The container segment is leading the alternative-fueled transition, with significant activity also observed in the bulker, tanker, and RoPax segments. DNV notes this pattern suggests that some of the industry’s most commercially exposed and operationally complex vessel categories are now at the forefront of the alternative fuels movement.
“We’re seeing a broader shift take hold across the industry,” said Knut Ørbeck-Nilssen, CEO Maritime at DNV. “The energy transition is no longer driven solely by first movers, it’s now being shaped by a second wave of shipowners who are integrating alternative fuels and technologies into their core strategies.”

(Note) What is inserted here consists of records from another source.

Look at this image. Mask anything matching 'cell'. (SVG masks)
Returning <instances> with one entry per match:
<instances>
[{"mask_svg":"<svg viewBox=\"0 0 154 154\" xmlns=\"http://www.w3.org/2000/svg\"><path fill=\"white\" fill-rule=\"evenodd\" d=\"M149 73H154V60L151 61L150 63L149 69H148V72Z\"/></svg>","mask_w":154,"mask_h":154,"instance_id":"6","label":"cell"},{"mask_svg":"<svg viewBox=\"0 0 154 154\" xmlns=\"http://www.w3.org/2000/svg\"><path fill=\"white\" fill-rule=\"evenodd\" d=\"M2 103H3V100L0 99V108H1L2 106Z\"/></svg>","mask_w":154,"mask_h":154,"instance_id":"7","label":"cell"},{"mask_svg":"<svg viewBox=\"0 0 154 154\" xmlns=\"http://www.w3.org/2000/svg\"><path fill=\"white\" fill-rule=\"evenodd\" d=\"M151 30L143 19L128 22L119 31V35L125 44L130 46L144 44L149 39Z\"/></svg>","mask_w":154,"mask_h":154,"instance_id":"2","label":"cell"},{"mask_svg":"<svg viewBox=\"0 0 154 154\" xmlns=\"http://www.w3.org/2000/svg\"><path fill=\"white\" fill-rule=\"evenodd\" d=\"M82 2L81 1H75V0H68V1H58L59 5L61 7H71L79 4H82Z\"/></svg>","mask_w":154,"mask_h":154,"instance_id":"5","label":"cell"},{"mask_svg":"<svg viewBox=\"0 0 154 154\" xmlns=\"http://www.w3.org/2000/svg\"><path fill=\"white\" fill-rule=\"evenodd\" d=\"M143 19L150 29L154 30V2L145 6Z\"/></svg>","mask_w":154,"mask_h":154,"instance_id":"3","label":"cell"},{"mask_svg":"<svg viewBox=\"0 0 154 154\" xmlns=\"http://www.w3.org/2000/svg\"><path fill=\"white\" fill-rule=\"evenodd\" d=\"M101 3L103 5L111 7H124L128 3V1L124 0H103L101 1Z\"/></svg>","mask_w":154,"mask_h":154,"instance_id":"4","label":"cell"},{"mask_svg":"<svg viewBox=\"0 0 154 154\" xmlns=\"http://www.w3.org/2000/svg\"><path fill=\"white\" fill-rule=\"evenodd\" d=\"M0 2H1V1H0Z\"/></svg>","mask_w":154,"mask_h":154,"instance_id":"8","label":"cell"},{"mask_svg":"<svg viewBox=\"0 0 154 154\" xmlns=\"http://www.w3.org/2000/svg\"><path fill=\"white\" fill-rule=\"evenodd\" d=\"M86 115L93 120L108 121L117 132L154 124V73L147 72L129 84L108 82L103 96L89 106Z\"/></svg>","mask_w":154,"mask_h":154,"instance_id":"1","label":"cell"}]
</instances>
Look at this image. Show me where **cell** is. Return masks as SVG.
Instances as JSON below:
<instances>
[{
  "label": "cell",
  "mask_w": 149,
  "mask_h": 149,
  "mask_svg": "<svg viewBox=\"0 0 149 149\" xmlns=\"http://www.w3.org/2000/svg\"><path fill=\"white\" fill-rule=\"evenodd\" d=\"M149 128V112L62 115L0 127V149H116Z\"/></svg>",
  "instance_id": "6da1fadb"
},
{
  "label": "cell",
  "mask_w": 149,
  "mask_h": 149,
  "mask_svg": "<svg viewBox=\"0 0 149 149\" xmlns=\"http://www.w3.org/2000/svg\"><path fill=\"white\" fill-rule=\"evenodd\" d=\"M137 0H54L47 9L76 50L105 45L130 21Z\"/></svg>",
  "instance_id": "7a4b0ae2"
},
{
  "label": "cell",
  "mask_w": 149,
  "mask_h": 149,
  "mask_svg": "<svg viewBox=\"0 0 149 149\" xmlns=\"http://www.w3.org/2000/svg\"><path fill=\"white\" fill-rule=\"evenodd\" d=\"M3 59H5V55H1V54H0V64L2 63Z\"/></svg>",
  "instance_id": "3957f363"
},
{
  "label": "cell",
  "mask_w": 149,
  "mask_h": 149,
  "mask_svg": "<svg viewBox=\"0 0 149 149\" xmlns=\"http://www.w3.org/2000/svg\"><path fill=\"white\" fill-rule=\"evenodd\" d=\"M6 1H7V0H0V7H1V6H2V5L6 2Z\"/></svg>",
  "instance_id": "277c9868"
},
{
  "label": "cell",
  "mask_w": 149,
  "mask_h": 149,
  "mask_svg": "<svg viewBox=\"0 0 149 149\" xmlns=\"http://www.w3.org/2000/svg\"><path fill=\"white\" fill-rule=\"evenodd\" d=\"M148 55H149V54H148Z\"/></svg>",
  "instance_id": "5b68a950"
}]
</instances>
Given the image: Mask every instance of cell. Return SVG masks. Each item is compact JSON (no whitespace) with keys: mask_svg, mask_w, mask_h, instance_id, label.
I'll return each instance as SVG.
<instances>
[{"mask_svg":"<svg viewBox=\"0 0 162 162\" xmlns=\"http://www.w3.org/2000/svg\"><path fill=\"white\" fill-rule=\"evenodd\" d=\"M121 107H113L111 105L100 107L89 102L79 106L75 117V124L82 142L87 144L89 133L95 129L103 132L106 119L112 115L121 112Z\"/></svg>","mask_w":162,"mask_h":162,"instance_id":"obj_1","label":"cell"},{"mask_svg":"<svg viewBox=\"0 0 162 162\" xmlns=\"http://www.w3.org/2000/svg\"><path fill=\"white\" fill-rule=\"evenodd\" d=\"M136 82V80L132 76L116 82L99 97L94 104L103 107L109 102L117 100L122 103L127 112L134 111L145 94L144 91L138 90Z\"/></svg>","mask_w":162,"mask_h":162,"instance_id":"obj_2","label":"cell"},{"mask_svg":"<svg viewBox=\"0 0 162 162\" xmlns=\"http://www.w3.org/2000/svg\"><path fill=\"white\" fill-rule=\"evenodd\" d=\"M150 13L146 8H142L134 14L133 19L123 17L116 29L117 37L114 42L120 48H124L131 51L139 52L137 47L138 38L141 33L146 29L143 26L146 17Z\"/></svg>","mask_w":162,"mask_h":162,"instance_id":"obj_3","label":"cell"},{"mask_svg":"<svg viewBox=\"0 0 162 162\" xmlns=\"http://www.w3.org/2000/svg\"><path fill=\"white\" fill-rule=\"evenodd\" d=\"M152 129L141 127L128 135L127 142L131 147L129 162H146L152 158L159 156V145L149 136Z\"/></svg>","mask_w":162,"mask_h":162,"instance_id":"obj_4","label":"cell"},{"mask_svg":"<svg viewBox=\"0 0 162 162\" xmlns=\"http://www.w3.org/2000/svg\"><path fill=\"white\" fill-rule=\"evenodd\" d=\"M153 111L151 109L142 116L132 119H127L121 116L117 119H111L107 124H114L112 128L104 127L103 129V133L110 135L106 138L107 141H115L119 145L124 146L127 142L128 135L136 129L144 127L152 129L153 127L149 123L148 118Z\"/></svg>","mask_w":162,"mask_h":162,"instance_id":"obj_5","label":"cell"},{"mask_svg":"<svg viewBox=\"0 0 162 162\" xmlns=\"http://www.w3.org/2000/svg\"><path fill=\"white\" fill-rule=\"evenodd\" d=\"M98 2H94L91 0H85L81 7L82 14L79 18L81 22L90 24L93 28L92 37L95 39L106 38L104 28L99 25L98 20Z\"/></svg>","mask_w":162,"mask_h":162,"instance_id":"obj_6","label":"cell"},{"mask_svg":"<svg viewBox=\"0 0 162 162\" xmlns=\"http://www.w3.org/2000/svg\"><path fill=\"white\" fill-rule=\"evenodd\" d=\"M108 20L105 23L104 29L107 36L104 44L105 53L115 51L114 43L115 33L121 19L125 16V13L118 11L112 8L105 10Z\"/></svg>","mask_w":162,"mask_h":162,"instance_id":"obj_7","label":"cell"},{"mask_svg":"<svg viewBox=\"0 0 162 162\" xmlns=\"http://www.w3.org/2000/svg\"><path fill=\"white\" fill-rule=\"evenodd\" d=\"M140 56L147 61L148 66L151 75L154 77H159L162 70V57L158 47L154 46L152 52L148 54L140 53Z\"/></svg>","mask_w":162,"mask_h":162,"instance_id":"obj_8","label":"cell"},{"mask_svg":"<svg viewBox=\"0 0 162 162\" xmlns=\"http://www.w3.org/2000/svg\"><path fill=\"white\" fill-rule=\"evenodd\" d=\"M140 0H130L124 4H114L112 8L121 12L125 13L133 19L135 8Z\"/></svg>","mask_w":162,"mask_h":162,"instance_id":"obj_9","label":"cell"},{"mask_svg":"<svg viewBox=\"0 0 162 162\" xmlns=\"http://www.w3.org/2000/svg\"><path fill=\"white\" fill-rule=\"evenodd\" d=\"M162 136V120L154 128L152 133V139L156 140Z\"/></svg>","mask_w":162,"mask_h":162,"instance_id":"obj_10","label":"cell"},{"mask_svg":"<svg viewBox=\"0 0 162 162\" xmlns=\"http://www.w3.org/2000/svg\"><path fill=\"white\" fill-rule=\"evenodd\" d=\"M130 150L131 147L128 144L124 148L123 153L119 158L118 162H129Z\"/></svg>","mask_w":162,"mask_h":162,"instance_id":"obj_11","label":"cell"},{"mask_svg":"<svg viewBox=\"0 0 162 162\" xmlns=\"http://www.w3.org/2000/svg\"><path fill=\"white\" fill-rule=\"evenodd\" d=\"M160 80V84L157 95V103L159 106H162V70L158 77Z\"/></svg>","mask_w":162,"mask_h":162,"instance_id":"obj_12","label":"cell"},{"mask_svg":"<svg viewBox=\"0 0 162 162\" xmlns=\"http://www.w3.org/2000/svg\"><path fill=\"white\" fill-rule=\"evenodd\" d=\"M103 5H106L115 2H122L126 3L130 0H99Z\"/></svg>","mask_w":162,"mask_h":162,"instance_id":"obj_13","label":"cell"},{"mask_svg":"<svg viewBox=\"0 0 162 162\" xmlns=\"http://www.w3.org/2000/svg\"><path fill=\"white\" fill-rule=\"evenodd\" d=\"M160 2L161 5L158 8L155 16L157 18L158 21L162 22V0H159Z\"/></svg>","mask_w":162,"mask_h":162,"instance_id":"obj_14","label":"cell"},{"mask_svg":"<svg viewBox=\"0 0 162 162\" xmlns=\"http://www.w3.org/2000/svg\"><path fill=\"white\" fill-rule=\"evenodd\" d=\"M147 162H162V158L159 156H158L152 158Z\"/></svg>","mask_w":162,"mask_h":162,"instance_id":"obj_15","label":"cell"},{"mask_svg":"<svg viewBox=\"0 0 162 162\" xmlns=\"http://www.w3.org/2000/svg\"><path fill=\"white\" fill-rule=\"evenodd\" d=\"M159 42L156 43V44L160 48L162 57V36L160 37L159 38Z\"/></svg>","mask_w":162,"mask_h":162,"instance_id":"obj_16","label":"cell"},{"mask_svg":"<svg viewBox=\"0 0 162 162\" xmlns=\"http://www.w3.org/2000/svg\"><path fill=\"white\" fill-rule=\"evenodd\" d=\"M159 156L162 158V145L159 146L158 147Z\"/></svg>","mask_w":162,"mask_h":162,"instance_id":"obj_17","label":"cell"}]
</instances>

LNG continues to dominate fuel choices with 87 new vessels ordered in 2025 so far, totaling 14.2 million GT. The container segment accounts for 13.6 million GT of this figure, spread across 81 vessels. Methanol has also gained significant traction with orders for 40 vessels (4.6 million GT) across multiple segments including container, RoPax, tanker, offshore, and car carrier.
More experimental fuels like ammonia and hydrogen are showing early signs of adoption, with three ammonia-fuelled vessels ordered primarily for tanker and general cargo operations, and four hydrogen-powered vessels now on order.
The infrastructure to support these alternative fuel vessels is developing in parallel. The first half of 2025 saw orders for 13 new LNG bunkering vessels, adding to the 62 already in operation globally. February was particularly active with eight LNG bunkering vessel orders placed.
Jason Stefanatos, Global Decarbonization Director at DNV, explained that the industry is “actively recalibrating” rather than slowing its decarbonization ambitions. “We’re not seeing a slowdown in ambition, but rather a more measured approach to investment—one that balances optionality, compliance readiness, and long-term fuel strategy,” he noted.
The upcoming fuel intensity rules within the IMO’s Net-Zero Framework are expected to further accelerate this trend as shipowners develop their compliance strategies.